Franken la fissò irosamente.

«È meglio scendere» dis­se Emmett, indicando le porte aperte del grav-ascensore.

Pochi secondi dopo, Em­mett, Janas, Maura e i due Franken entravano nella cabi­na, dove c’era posto solo per cinque persone. Appena le porte si chiusero, Emmett guardò l’orologio.

«Quanto ci vuole per scen­dere?» chiese Janas.

«Quindici, venti minuti al massimo» disse Emmett. «Tutto è pronto, laggiù. Non devono far altro che firmare e lasciare le impronte del pollice e della retina. Dopo di che, affideremo l’ordine al compu­ter. I nastri da infilare nelle capsule sono già preparati e li spediremo appena il calcolatore avrà accettato i cambiamenti politici. La Luna è già avverti­ta di tenersi pronta a ricevere tra breve disposizioni nuove.»
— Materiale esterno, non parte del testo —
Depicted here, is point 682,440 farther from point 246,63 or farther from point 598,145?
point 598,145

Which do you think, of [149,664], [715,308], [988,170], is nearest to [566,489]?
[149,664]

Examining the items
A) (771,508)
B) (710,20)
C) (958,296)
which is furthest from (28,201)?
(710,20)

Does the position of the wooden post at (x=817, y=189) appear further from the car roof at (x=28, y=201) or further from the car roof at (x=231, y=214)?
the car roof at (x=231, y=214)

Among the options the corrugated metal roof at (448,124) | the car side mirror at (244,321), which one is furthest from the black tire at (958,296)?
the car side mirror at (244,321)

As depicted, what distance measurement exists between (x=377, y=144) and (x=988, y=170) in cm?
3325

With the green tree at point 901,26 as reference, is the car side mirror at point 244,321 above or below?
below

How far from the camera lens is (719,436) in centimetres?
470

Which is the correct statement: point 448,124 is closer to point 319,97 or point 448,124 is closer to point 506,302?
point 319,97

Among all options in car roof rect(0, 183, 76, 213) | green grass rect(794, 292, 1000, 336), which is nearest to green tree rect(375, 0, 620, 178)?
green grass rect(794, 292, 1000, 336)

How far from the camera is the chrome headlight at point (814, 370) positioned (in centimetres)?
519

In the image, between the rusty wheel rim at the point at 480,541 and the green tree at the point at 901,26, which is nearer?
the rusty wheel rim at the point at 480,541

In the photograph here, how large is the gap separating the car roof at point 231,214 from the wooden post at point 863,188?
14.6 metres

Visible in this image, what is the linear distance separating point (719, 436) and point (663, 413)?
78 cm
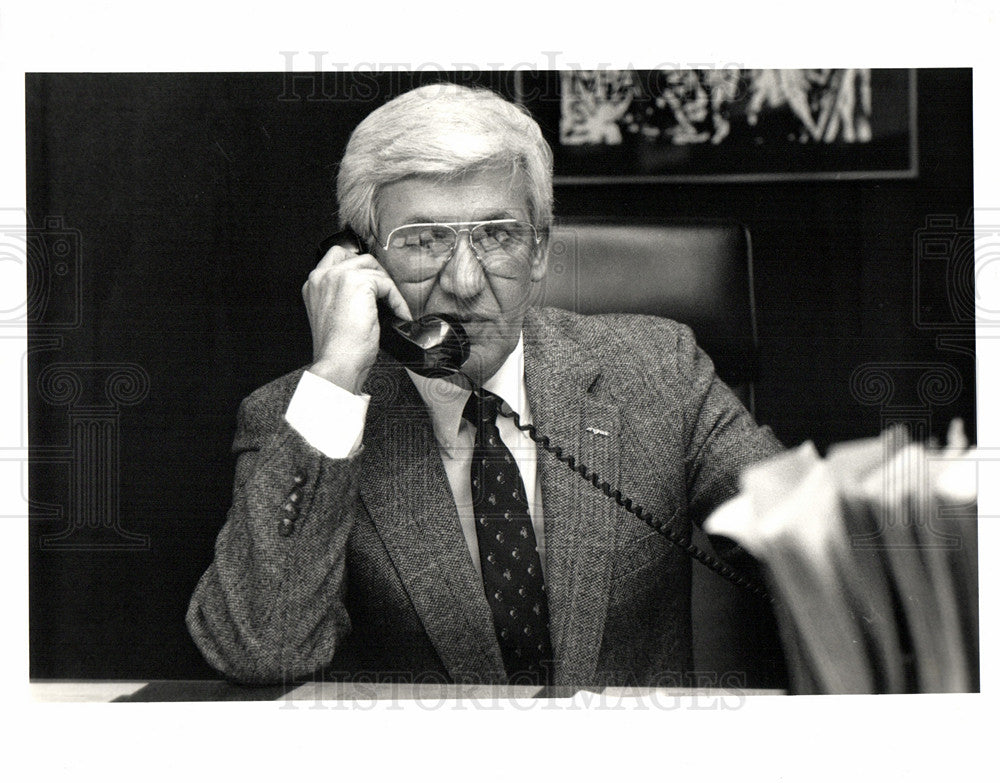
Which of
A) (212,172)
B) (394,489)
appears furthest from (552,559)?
(212,172)

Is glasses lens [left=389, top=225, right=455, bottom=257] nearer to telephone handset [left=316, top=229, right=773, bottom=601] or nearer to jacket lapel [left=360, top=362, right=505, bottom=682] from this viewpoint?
telephone handset [left=316, top=229, right=773, bottom=601]

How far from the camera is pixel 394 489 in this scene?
4.51 feet

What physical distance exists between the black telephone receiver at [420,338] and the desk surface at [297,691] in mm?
455

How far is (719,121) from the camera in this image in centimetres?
143

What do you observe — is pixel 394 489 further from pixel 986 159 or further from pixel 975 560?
pixel 986 159

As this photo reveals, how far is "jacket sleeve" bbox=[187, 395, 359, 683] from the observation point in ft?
4.30

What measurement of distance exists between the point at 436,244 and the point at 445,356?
0.51ft

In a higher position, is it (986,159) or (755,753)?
(986,159)

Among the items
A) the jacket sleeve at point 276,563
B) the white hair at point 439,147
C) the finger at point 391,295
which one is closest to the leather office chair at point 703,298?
the white hair at point 439,147

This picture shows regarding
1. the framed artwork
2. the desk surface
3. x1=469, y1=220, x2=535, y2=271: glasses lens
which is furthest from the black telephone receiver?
the desk surface

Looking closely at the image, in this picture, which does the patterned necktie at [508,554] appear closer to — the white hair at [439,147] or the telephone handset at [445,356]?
the telephone handset at [445,356]

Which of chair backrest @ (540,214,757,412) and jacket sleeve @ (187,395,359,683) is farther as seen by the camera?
chair backrest @ (540,214,757,412)

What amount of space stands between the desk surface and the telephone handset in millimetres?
212

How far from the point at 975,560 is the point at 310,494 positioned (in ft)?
3.20
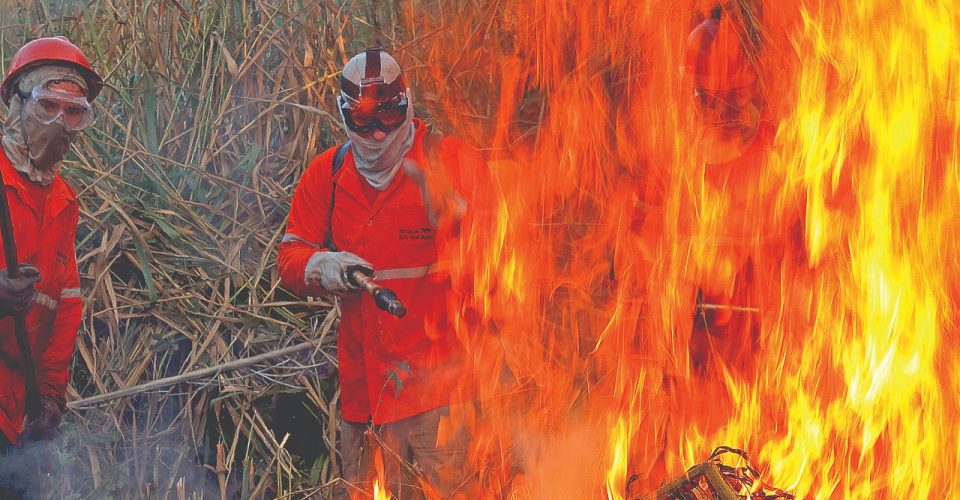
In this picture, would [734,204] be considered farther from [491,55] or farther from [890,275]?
[491,55]

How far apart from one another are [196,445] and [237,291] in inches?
34.8

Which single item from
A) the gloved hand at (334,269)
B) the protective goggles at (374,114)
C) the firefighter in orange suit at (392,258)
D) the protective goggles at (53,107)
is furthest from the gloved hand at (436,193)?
the protective goggles at (53,107)

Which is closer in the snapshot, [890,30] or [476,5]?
[890,30]

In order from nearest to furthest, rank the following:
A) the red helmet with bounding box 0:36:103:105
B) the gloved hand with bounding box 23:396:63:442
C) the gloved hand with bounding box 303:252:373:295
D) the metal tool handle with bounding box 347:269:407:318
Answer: the metal tool handle with bounding box 347:269:407:318 → the gloved hand with bounding box 303:252:373:295 → the gloved hand with bounding box 23:396:63:442 → the red helmet with bounding box 0:36:103:105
«La Luna accetterà i tuoi ordini?» chiese Janas.

«Lo spero» disse Em­mett. «Non credo che sappia­no che io non sono più al Settore Operazioni. Ad ogni modo, lo sapremo presto.»

«Non vi aspetterete mica che firmi quegli ordini?» disse Altho, con amarezza.
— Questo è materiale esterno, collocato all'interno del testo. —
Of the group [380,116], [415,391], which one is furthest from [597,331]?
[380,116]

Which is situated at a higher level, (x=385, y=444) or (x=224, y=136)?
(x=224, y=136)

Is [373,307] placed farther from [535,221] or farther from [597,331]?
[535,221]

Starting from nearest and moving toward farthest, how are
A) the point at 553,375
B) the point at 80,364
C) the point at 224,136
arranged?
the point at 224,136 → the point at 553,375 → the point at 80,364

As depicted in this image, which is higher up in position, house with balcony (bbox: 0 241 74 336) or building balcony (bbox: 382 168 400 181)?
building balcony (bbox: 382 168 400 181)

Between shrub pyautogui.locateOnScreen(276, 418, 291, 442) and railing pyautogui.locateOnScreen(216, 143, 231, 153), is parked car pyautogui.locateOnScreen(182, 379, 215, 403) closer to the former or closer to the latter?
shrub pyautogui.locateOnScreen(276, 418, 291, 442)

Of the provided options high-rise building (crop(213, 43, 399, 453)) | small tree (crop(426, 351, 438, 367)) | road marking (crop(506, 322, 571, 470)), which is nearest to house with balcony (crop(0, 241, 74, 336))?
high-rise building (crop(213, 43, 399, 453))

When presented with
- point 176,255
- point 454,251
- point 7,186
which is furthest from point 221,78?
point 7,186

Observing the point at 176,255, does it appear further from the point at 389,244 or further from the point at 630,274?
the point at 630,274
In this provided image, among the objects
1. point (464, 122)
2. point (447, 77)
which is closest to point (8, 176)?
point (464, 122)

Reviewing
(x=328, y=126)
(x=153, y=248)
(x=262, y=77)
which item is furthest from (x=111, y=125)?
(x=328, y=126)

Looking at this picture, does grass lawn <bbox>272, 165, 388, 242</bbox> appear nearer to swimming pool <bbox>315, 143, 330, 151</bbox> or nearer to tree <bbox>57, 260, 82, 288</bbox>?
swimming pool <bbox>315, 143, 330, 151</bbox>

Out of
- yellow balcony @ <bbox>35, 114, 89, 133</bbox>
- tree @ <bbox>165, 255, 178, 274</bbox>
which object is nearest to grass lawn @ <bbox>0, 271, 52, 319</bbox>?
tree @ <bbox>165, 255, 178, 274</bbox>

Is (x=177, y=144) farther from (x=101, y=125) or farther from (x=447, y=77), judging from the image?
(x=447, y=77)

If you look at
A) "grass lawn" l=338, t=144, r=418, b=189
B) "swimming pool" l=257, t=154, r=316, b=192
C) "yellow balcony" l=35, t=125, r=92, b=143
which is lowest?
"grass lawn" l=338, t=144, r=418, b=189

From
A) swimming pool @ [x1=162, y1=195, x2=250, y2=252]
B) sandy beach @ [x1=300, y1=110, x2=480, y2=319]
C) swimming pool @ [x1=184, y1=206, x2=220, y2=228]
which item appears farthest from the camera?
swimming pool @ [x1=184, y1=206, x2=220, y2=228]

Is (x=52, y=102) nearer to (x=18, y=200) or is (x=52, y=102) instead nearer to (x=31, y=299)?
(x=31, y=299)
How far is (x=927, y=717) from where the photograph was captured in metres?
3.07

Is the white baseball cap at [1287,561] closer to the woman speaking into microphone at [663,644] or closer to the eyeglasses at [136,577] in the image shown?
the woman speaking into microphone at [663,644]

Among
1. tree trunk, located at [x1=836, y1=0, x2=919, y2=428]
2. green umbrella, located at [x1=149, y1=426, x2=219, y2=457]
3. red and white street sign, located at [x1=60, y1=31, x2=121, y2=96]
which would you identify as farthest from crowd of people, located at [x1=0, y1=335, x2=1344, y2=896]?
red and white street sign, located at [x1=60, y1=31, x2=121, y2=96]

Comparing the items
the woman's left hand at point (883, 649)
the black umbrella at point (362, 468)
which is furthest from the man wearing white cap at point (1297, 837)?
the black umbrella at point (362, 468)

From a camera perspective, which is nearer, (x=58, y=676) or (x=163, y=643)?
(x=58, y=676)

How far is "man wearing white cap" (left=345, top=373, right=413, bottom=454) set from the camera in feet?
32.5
«Li firmerete, se volete salvare la pelle» disse Em­mett. «Non posso decidere io per voi. Comunque, ascoltate­mi bene: se non vi faccio fuori io, ci penseranno le bombe della Confederazione. Sceglie­te voi.»
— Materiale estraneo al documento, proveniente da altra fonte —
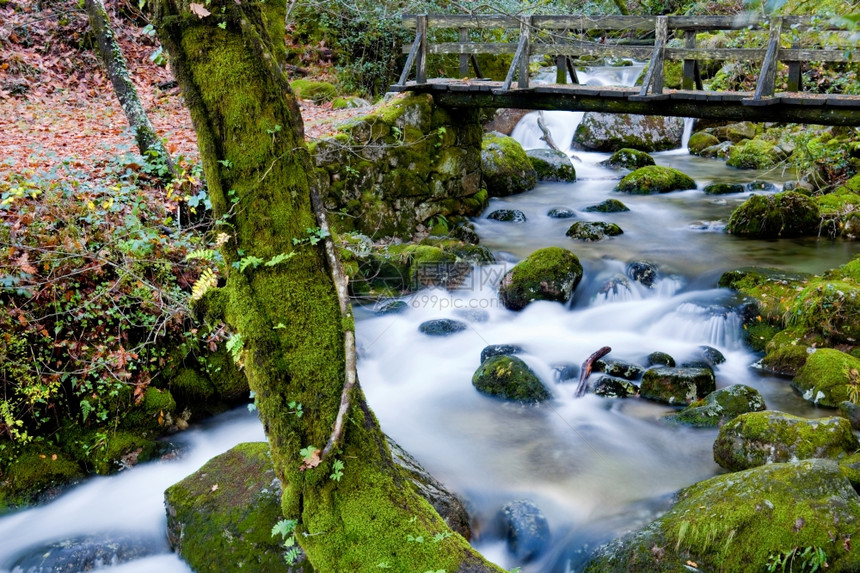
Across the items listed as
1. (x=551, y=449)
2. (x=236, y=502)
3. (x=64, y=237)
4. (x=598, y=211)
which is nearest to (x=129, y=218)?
(x=64, y=237)

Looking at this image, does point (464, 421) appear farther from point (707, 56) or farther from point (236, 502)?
point (707, 56)

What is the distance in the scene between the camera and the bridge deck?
8375 mm

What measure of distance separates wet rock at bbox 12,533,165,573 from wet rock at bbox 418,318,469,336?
4.42 meters

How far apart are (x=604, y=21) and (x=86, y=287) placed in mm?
7543

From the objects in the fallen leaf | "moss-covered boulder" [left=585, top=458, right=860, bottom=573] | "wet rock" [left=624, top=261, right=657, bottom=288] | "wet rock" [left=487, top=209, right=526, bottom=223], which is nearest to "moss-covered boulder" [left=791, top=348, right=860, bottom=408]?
"moss-covered boulder" [left=585, top=458, right=860, bottom=573]

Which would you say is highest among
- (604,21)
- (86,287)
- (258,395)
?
(604,21)

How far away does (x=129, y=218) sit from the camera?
5.99 m

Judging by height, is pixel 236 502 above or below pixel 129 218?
below

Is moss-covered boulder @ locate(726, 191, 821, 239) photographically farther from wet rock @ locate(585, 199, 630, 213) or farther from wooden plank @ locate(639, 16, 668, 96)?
wooden plank @ locate(639, 16, 668, 96)

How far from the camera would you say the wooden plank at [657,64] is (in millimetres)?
8953

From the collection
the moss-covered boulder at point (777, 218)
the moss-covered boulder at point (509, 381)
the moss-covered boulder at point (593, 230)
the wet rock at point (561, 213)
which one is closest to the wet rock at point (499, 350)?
the moss-covered boulder at point (509, 381)

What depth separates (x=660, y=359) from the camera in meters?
7.70

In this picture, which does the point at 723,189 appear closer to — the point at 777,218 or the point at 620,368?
the point at 777,218

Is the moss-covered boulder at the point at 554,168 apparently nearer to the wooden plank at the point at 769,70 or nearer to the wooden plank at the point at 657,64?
the wooden plank at the point at 657,64
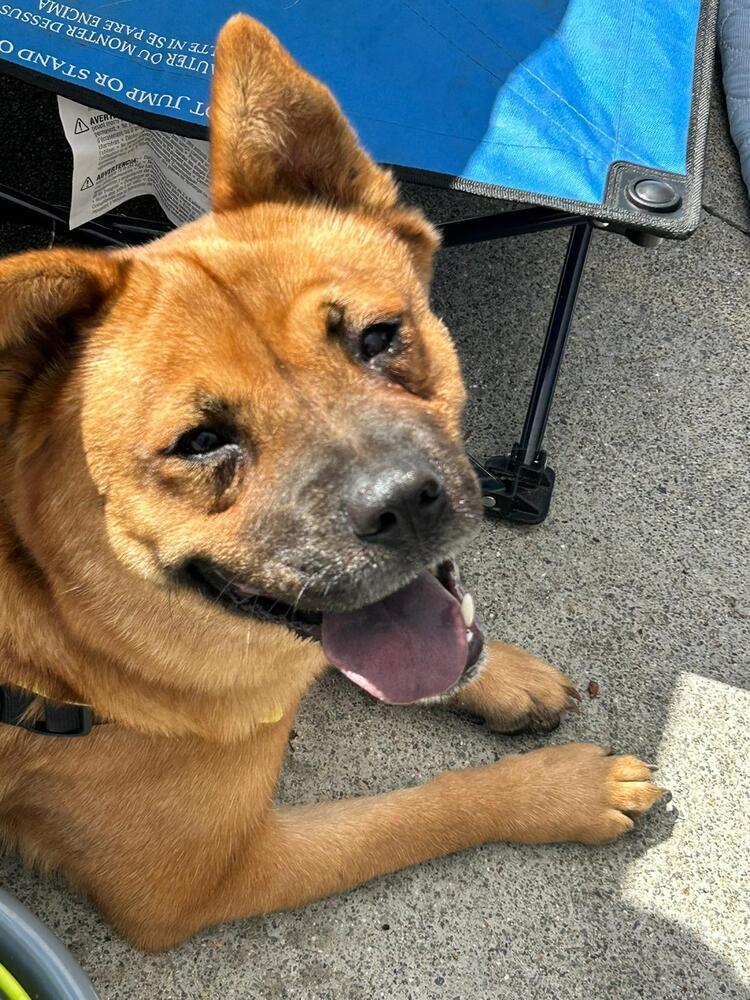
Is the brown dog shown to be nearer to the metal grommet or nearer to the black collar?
the black collar

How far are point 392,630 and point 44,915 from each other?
1232mm

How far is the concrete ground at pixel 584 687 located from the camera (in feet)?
7.14

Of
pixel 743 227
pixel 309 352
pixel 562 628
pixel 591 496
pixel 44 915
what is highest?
pixel 743 227

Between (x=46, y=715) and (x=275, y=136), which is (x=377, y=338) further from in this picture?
(x=46, y=715)

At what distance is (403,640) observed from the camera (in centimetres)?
181

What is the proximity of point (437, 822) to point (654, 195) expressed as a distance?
1.74 metres

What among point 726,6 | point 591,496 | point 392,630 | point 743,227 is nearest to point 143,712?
point 392,630

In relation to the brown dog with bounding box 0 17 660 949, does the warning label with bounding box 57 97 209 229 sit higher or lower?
higher

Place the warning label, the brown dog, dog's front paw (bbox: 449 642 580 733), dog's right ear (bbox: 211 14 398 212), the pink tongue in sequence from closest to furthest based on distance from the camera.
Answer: the brown dog < dog's right ear (bbox: 211 14 398 212) < the pink tongue < dog's front paw (bbox: 449 642 580 733) < the warning label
Secondi preziosi fuggivano mentre l’ascensore scendeva prima al pianterreno e poi nel sottosuolo dell’enorme palaz­zo, dove era installato il calcola­tore che organizzava e control­lava tutte le operazioni delle grandi flotte spaziali della Compagnia di Navigazione So­lare.

Janas si era voltato per com­mentare le parole di Emmett, quando la cabina piombò nel buio.

«Cosa succede?» gridò Emmett.

Janas si rese conto immedia­tamente che la cabina stava scendendo in caduta libera. Nel palazzo o per lo meno nella colonna degli ascensori era mancata l’energia, e la Contr-grav che regolava la mar­cia della piccola cabina era sospesa. In quel momento l’a­scensore precipitava verso il fondo del pozzo alla velocità di 980 centimetri al secondo.

«I freni» disse Emmett. «Perché non bloccano la cor­sa?»

Ma i freni che avrebbero dovuto entrare in azione all’i­stante, arrestando la cabina nella sua corsa folle verso il basso, nelle viscere della Terra, nello strato roccioso sotto il Palazzo Operazioni, non fun­zionavano.

«È la fine» disse Janas. «Vogliono farci fuori.»

Furono le ultime parole che riuscì a pronunciare, prima che la cabina si schiantasse sul fondo. Nel buio ci fu all’im­provviso un lampo accecante, poi tutto fu di nuovo nero.